Win 98 will install a floppy drive by default whether there's one there or not. Have you tried installing the pcmcia drive drive b:? Also there is a way to uninstall the floppy in 98 but I can't remember right now. I will dig into it and let you know
 
As mentioned, did you try the device manager?

You could (god forbid) contact Microsoft support, if you're lucky they'll have a 1998 veteran available.
 
I have tried device manager, it's not listed. Whenever I install the PCMCIA floppy drivers, I plug the drive in and it configures it, but the drive doesn't appear in My Computer. In Device Manager, the icon has a yellow exclamation mark on it and it says the device isn't working properly.
 
Here try this

Safe Mode

Start Windows in Safe mode and try to access the floppy disk drive. To start Windows 95 in Safe mode, restart your computer, press the F8 key when you see the "Starting Windows 95" message, and then choose Safe Mode from the Startup menu. To start Windows 98 in Safe mode, restart your computer, press and hold down the CTRL key after your computer completes the Power On Self Test (POST), and then choose Safe Mode from the Startup menu.

If you can access the floppy disk drive, follow these steps:

Use the right mouse button to click My Computer, then click Properties on the menu that appears.
Click the Device Manager tab.
Double-click Floppy Disk Controllers.
Click the floppy disk controller for the drive you are having problems with, then click Properties.
In Windows 95, click the Original Configuration (Current) check box to clear it.

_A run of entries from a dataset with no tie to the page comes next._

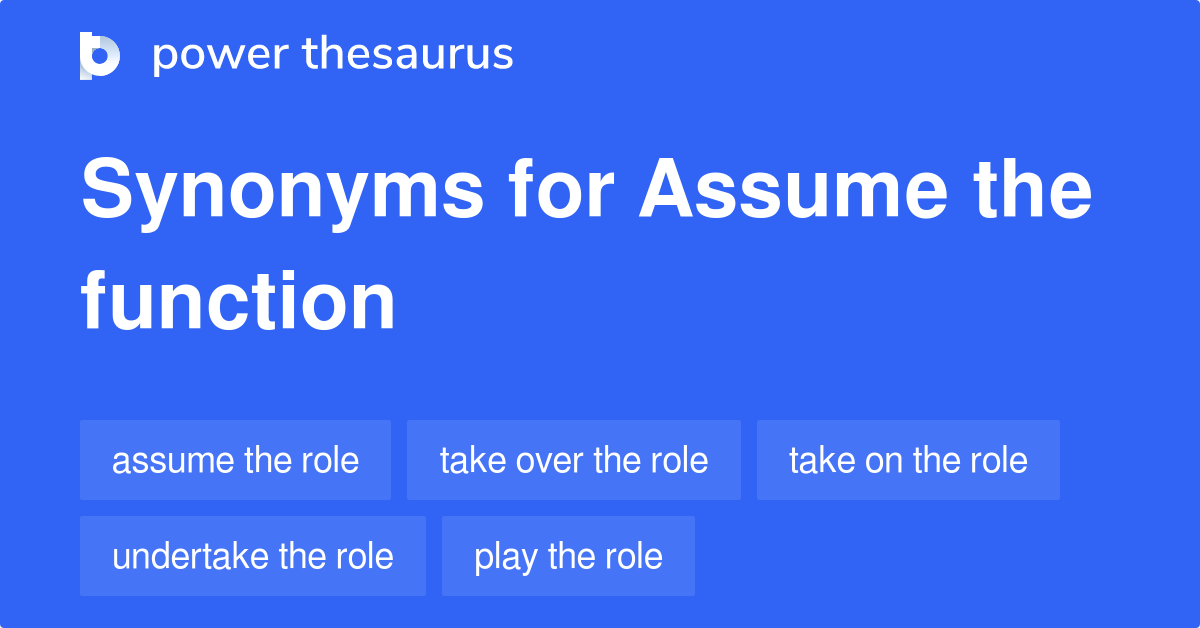 power thesaurus

Synonyms for Assume the function

assume the role
take over the role
take on the role
undertake the role
play the role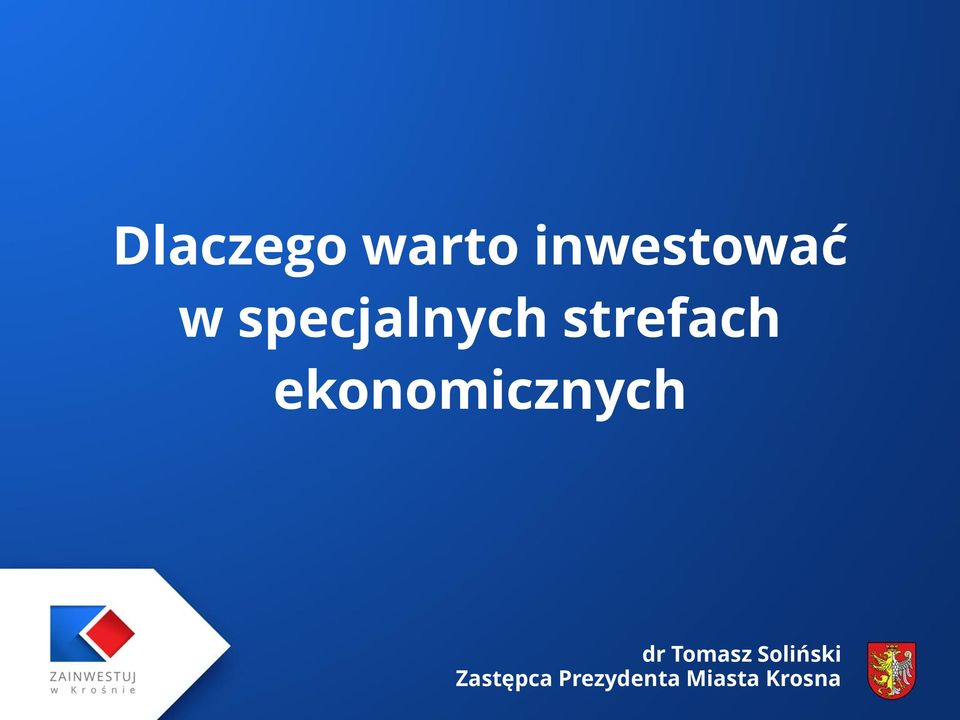 Dlaczego warto inwestować w specjalnych strefach ekonomicznych

ZAINWESTUJ
w Krośnie

dr Tomasz Soliński
Zastępca Prezydenta Miasta Krosna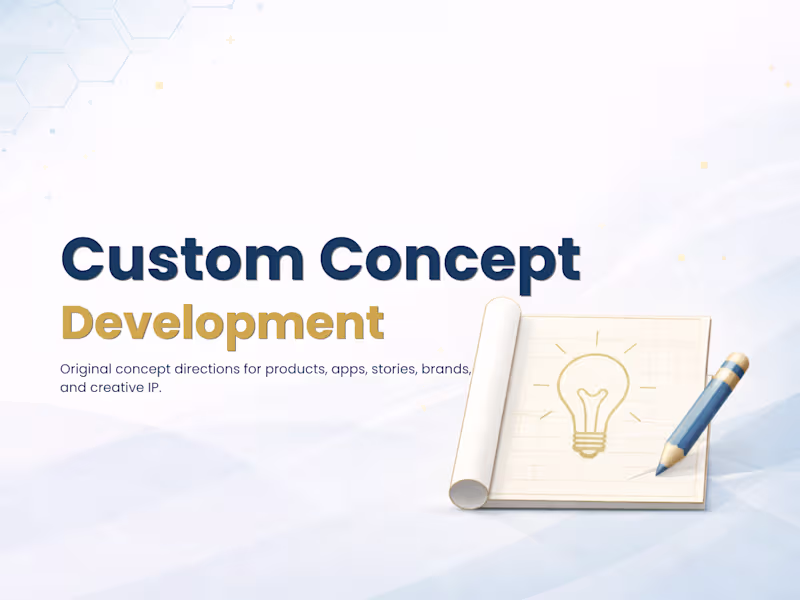 Custom Concept
Development

Original concept directions for products, apps, stories, brands, and creative IP.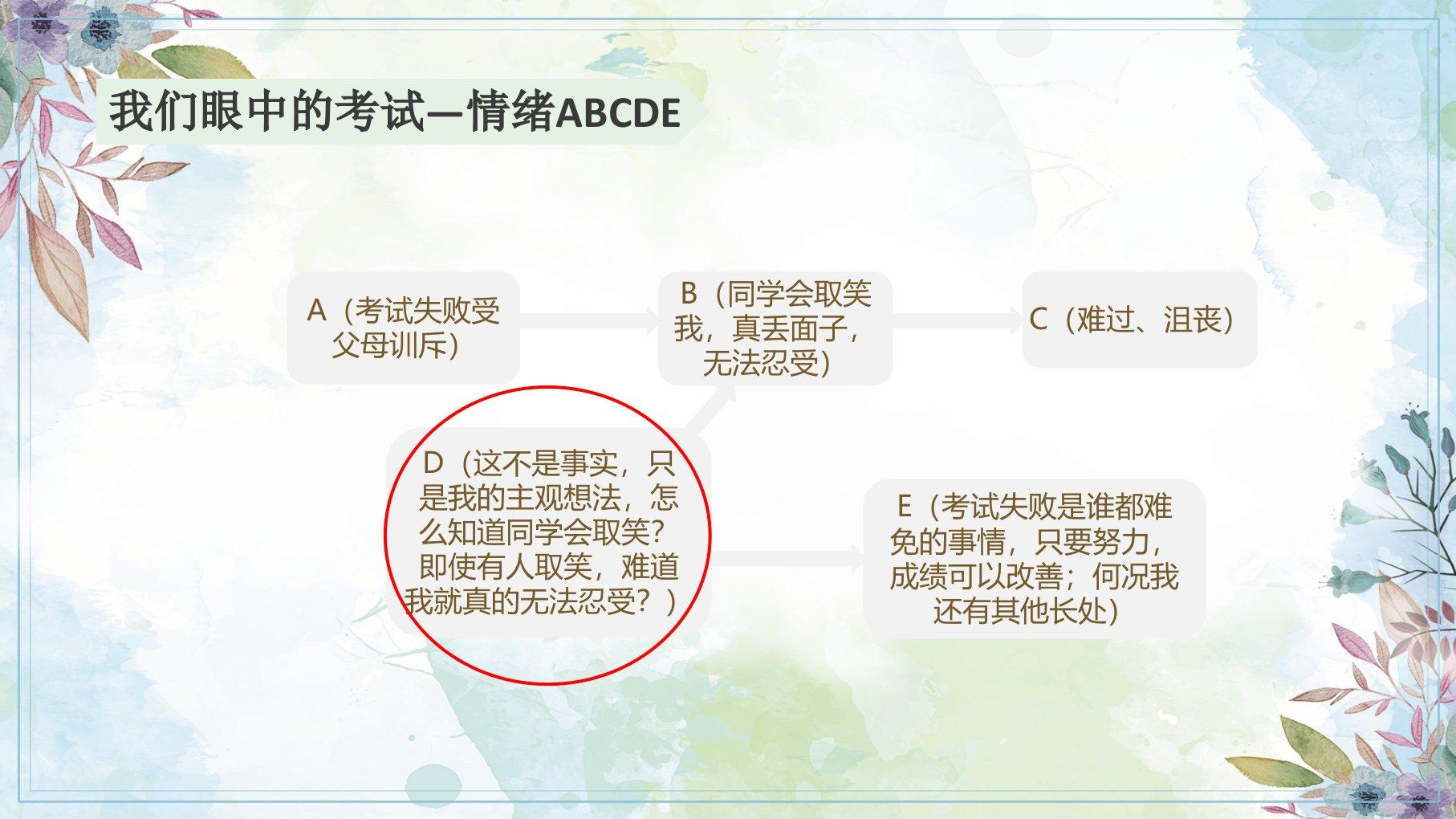 我们眼中的考试—情绪ABCDE

A（考试失败受父母训斥）

B（同学会取笑我，真丢面子，无法忍受）

C（难过、沮丧）

D（这不是事实，只是我的主观想法，怎么知道同学会取笑？即使有人取笑，难道我就真的无法忍受？）

E（考试失败是谁都难免的事情，只要努力，成绩可以改善；何况我还有其他长处）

In Windows 98, click the Disable In This Hardware Profile check box to select it. This disables the Windows protected-mode driver for the floppy disk drive controller.
Click OK.

Restart Windows normally.


If you can access the floppy disk drive successfully after following the above steps, the following conditions may be true:
The floppy disk drive controller may not be supported in protected mode.
There are drivers loading in the Config.sys or AUTOEXEC.BAT file that may be necessary for protected-mode access.
There are drivers loading in the CONFIG.SYS or AUTOEXEC.BAT file that may be causing conflicts in Windows and need to be disabled.

If you still cannot access the floppy disk drive after following steps 1-7, follow these steps:

Use the right mouse button to click My Computer, then click Properties on the menu that appears.
Click the Device Manager tab.
Double-click Floppy Disk Controllers.
Click the floppy disk controller, and then click Remove to remove the controller.
Click OK.
In Control Panel, double-click Add New Hardware.
Click Next, and then click Yes to allow Windows to detect the hardware in your computer.
When the Add New Hardware Wizard is finished, restart the computer and try to access the floppy disk drive again.
Redetecting the floppy disk controller should resolve any addressing problems with the controller by detecting the correct address range. If the floppy disk controller is not detected correctly, there may be a problem with the floppy disk controller. If the floppy disk controller is redetected but you still cannot access the floppy disk drive, there may be a problem with the floppy disk.
 
Okay, I got it working in safe mode and followed your advice to disable it in this hardware profile, but it did the same in normal mode and Device Manager said it was disabled and recommended I enable it again. This did nothing, and it still has the yellow exclamation mark, giving error code 10.

My AUTOEXECT.BAT and CONFIG.SYS are empty (except CONFIG-SYS has something related to a Toshiba device not related to the PCMCIA system).

Removing and redetecting the floppy controller didn't help either. I shall try it in another system as soon as I am able.